Receipts = physical or email notification from a purchase made by check, cash or credit card. To a business these should be treated like GOLD, especially if you pay cash. They can include vendor bills, credit card payment receipts, or emails. Sometimes the receipts are descriptive, most times not so much.
Create a Habit and Clear your Mind
We all have that ability to recall our driver’s license number or the address of the first house we owned. When it comes to business expenses and travel however, most of the times that ideal memory recall just isn’t there. That is why it is a good habit to capture info about your activity at the time it occurs. Writing on your receipts the following info will not only help your memory but also communicate coding to your financial team. Even the IRS notes, “A timely-kept record has more value than a statement prepared later when generally there is a lack of accurate recall”.
Here are a few items to consider about any receipt you come across.
- Is it related to a specific client activity? Billable or not?
- Is it marketing related? Potential or existing clients?
- Personal or business related, or both?
We recommend keeping all receipts, regardless of the dollar amount spent especially if you paid cash. IRS guideline says documentary evidence is not needed if any of the following conditions apply:
- Expense other than lodging is less than $75
- Transportation expenses (our interpretation is that this refers to taxi, bus, train etc.)
IRS Guidelines Adequate Recordkeeping
To be considered an adequate record for IRS standards, all receipts must show the amount, date, place (name and address) and character of the expense. So a cancelled check or your credit card statement is NOT enough info to substantiate your business expense.
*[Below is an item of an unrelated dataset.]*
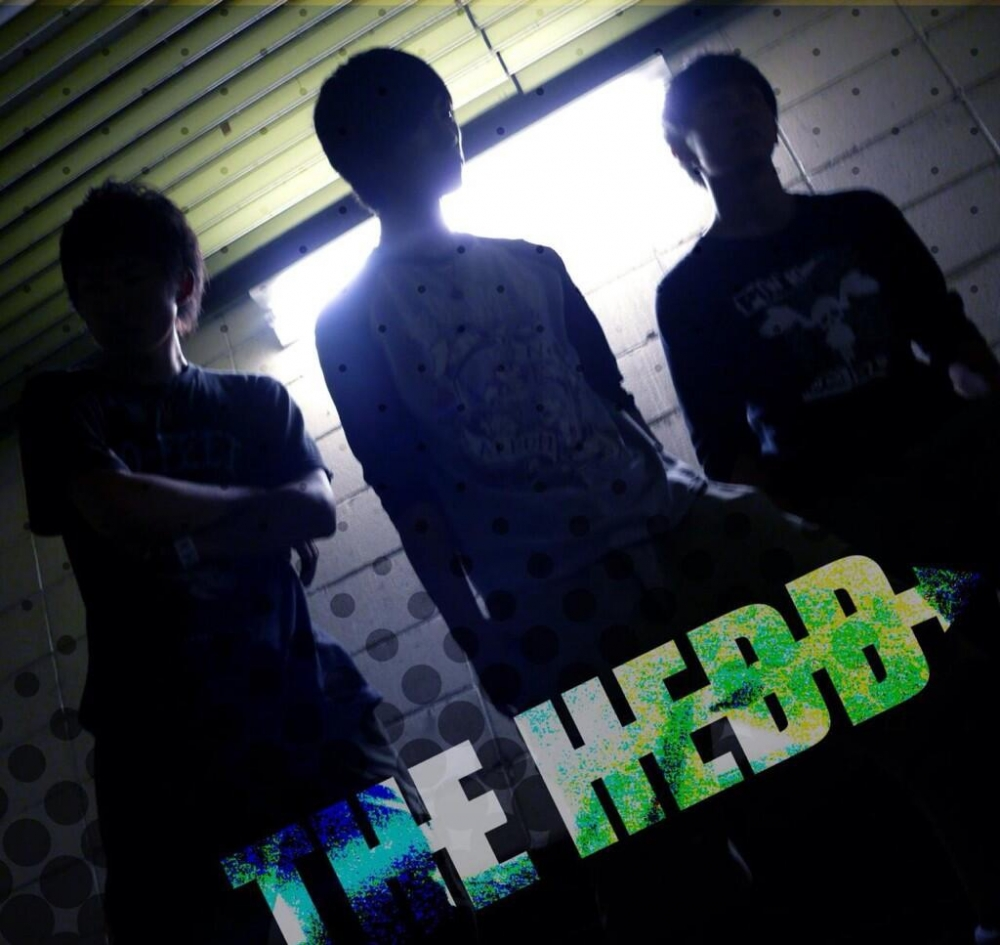 THE HEDD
While both of these items are adequate proof of payment because they don’t normally have the address of the vendor they are not adequate for proofing business related expense.
Here are a few normal business expense categories that will need a little “extra” info at time of purchase.
Tearing off the bottom of that paper diner ticket just isn’t going to cut it. Neither is just the signed copy of the credit card receipt. Now if you add # of people served then it qualifies. Here is the info the IRS considers adequate proof of a meal receipt.
- Name/location of restaurant
- # of people served
- Date/amount of the expense
Most business owners don’t separate meals from entertainment, but in case you throw a lavish event to celebrate your clients, your business or to lure prospects items to consider include:
- You or a team member must be present at all times, and you’ll need to prove this (not sure if they are asking for photographic evidence or time tracking)
- Detailed listing of the people that attended and their relationship to you and your business – that includes documenting spouses/significant others/children
- Business purpose for the expense or the business benefit gained or expected to be gained
Gifts – IRS limit $25/person per year
Cost, date and description are required here. Plus your tax professional is going to want to know how many people did the gift benefit because the IRS limit is $25/person. Anything over that amount is non-deductible as a taxable business expense. Perhaps you should have a conversation with your tax professional about what constitutes a marketing expense or look for logo branded items.
Great you have your airport ticket and hotel receipt. IRS also wants to know the PURPOSE of the travel or the business benefit gained or expected to be gained.